§ **ФРАГМЕНТ ТЕКСТА**
○ ○ ○
Но сначала я хочу очень кратко обсудить два допущения, на которых основывается мой аргумент. Если хотя бы одно из них отрицается, то все дальнейшее будет менее убедительным. Я полагаю, что люди по природе эгоистичны и что человеческая жизнь не имеет заданного извне предназначения (has no external point) или τελος’а. Несмотря на яркие, но редкие исключения, природная эгоистичность человеческих существ представляется несомненной, в каких бы обстоятельствах мы их ни рассматривали. Современной психологии есть что поведать нам об этой эгоистичности. Душа - исторически детерминированный индивид, неустанно заботящийся о самом себе. В некоторых отношениях он напоминает машину: чтобы работать, ему нужен источник энергии, и он предрасположен к действию по определенным шаблонам. Область его хваленой свободы выбора обычно невелика. В основном он проводит время в мечтах, неохотно обращаясь к неприятной действительности.
○ ○ ○
§ **РАБОЧИЕ ДАННЫЕ**
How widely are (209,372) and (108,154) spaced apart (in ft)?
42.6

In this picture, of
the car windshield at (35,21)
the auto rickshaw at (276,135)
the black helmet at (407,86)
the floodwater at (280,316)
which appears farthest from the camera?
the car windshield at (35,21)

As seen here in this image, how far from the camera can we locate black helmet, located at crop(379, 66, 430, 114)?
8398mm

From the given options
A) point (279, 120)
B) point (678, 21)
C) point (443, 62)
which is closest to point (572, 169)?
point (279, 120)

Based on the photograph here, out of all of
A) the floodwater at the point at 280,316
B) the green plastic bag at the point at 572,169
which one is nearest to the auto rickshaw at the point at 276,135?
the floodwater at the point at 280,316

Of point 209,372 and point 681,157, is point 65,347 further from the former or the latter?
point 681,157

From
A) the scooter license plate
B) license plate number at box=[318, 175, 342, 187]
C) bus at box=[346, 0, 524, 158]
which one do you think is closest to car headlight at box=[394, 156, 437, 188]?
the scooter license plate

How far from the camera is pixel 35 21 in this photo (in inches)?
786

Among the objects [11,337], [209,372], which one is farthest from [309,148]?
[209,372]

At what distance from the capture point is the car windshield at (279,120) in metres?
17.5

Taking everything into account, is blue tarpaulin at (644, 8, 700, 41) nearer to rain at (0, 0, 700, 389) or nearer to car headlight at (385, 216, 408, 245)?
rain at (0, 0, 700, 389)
○ ○ ○
§ **ЗАДАНИЯ К ВЫПОЛНЕНИЮ**
1. Определите, согласуются ли с фрагментом текста утверждения (а), (б) и (в). Для каждого ответьте «да» или «нет» и процитируйте решающие слова фрагмента.
(а) Автор исходит из того, что люди по природе эгоистичны.
(б) Область свободы выбора человека обычно велика.
(в) Если отрицается хотя бы одно из допущений, дальнейшее станет более убедительным.
2. Переименуйте «blue tarpaulin» в «grey tarpaulin» в строках листинга начиная со строки с «Taking everything into» и до конца листинга включительно. Остальное не меняйте и приведите только эти строки.
Фрагмент текста и листинг взяты из разных источников.

§ **ПОЛНЫЕ ОТВЕТЫ**
1.
(а) Да: «Я полагаю, что люди по природе эгоистичны».
(б) Нет: «Область его хваленой свободы выбора обычно невелика».
(в) Нет: «Если хотя бы одно из них отрицается, то все дальнейшее будет менее убедительным».

2.
Taking everything into account, is grey tarpaulin at (644, 8, 700, 41) nearer to rain at (0, 0, 700, 389) or nearer to car headlight at (385, 216, 408, 245)?
rain at (0, 0, 700, 389)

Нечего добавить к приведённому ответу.